Il portiere però cambierà, con Caballero destinato a sostituire Romero, mentre la granitica retroguardia dovrebbe continuare sulla stessa falsariga: Otamendi, Mercado e Fazio garantiscono centimetri e forza fisica.

Il giocatore chiave per i successi della formazione argentina è Messi, visto che il 71.8% dei gol previsti per la sua squadra proviene proprio dal capitano e numero 10.

Chi segnerà i gol nell'Argentina?

L'Argentina ha segnato pochissimo nelle qualificazioni, con sole 19 reti nei 18 match del girone CONMEBOL: la fase offensiva è uno dei principali problemi riscontrati sia da Sampaoli che dal precedente ct.

Lionel Messi, coi suoi 4 centri, è il bomber di un'Argentina decisamente poco prolifica, e si è piazzato al secondo posto nel girone di qualificazione sudamericano: il maggior realizzatore è stato Edinson Cavani (10).

L'attacante del Barcellona è certamente la stella del team, con la sua aspettativa di gol di 0.66 ogni 90 minuti a svettare su quella dei concorrenti interni.

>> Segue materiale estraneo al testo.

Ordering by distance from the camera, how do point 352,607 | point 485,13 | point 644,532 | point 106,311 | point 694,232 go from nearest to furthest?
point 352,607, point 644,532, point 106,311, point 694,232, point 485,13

Messi, dunque, è il più quotato come top scorer della fase finale dei Mondiali in Russia.

Il secondo nella classifica è Di Maria, con 0.39 gol previsti a partita, mentre Higuain si trova a 0.31, ma non ha mai segnato nelle qualificazioni. Il migliore come percentuale di realizzazione, però, è Mercado: ha segnato un gol, avendo solo due occasioni.

La percentuale di conversione delle chance da gol del terzino destro raggiunge dunque il 50%, anche se la sua quota di xG di 0.24 è quasi un terzo di quella di Lionel Messi.

La percentuale di finalizzazione di Mercado è dunque elevata, mentre quella di Messi si ferma al 22.2%, con 4 gol realizzati in 18 occasioni complessive. Peggio ancora Di Maria, con una sola rete al netto di 24 opportunità e una percentuale realizzativa del 4.2%.

Dybala, che partirà dalla panchina, è un giocatore da evitare, che non ha mai segnato nelle qualificazioni e ha una probabilità di segnare pari a 0.21 gol nei 90 minuti: un dato peggiore rispetto a quello del già citato Mercado.